Disorders Characteristics (Psychopathology Model Answers) (Paper 1 Model Answers)
Identify two behavioural characteristics of depression. ( 2 marks)
Two behavioural characteristics of depression are changes in eating patterns, specifically eating more or eating less.
Sami describes her life:
“I am always terrified of germs and worry that my family is in danger too. I think that the meals I prepare will make them ill. I wash all the food items I can, at least three times, and I cannot touch any food with my bare hands. It takes me ages to prepare meals.”
Outline two characteristics of obsessive-compulsive disorder. Refer to Sami in your answer. ( 4 marks)

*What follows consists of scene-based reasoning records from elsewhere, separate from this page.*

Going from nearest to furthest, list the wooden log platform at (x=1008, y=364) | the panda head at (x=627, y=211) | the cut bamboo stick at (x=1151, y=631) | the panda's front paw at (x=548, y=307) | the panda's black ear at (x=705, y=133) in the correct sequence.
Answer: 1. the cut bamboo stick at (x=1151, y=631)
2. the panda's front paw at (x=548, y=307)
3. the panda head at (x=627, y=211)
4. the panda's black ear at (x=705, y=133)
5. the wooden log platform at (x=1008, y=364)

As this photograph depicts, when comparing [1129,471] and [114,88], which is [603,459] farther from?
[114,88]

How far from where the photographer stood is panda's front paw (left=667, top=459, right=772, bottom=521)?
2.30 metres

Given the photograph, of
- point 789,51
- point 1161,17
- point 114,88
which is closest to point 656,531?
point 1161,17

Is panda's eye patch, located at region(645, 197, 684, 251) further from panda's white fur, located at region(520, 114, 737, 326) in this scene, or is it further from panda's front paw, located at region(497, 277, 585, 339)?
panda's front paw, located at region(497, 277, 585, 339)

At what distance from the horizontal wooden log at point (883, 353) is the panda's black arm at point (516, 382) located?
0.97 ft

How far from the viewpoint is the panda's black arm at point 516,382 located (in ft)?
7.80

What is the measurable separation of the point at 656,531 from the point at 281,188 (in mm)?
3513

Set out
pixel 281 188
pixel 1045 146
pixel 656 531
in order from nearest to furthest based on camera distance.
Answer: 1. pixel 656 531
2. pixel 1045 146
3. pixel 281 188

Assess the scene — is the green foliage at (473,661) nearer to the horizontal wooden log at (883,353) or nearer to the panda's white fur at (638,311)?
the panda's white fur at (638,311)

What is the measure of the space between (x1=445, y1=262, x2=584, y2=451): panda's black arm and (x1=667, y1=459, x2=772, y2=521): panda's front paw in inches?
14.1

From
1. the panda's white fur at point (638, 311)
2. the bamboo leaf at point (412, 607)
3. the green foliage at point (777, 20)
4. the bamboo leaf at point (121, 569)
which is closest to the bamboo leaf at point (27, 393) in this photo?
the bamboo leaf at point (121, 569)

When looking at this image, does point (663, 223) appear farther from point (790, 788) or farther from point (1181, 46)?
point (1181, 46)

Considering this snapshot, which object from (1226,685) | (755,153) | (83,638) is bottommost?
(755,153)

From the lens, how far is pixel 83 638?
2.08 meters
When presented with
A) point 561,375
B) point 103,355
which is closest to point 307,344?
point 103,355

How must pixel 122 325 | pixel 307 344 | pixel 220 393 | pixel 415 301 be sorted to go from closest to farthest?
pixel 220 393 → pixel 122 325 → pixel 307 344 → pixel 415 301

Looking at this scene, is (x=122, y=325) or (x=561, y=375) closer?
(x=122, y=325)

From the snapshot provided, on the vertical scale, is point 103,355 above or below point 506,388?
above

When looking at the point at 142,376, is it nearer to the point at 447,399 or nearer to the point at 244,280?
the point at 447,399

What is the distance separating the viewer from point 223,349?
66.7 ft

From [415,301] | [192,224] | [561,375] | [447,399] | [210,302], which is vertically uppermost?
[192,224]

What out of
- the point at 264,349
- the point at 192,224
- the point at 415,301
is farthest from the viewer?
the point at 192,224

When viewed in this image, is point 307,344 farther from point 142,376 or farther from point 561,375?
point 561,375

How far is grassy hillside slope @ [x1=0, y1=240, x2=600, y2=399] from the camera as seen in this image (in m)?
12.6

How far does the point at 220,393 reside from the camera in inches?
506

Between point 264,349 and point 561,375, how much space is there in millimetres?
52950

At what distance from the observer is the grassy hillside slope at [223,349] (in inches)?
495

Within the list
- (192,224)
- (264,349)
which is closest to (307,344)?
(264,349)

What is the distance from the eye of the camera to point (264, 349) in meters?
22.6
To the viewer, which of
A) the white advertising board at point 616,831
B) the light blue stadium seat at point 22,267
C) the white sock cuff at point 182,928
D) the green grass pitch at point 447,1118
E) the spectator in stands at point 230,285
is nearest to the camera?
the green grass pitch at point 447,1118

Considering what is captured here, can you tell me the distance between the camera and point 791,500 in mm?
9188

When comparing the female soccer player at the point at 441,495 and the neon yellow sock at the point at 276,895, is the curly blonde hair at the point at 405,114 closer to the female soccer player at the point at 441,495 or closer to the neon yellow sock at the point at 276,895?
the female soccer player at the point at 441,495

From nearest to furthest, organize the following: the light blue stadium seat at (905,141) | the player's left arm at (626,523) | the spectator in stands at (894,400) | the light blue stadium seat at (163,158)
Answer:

Obsessions: Sami experiences obsessive thoughts related to germs and the fear of her family becoming ill. Her constant worry about the safety and cleanliness of her family indicates the presence of intrusive and unwanted thoughts that are characteristic of OCD. These obsessions are distressing and lead to heightened anxiety.
Compulsions: Sami engages in repetitive behaviors as a way to alleviate her anxiety and reduce the perceived threat of contamination. Her compulsions include washing food items multiple times and avoiding touching food with her bare hands. These rituals are time-consuming and interfere with her daily life and ability to prepare meals efficiently.
Outline two cognitive characteristics of obsessive-compulsive disorder. (4 marks)
Obsessive thoughts: Individuals with OCD experience persistent and intrusive thoughts related to specific themes, such as germs. These thoughts are unwanted, distressing, and difficult to control. For example, a person with OCD may constantly think about being contaminated by germs and may have vivid and intrusive mental images of germs causing harm. These obsessive thoughts can lead to significant anxiety and discomfort.
Hypervigilance/selective attention: People with OCD often exhibit heightened awareness and selective attention to situations or stimuli related to their obsessions. This means they are more attuned to potential triggers or sources of their obsessions in new situations. For instance, an individual with OCD focused on germs may be hypervigilant about cleanliness and constantly scanning their environment for potential sources of contamination. This cognitive characteristic reflects the need to be constantly alert and vigilant to prevent perceived threats associated with their obsessions.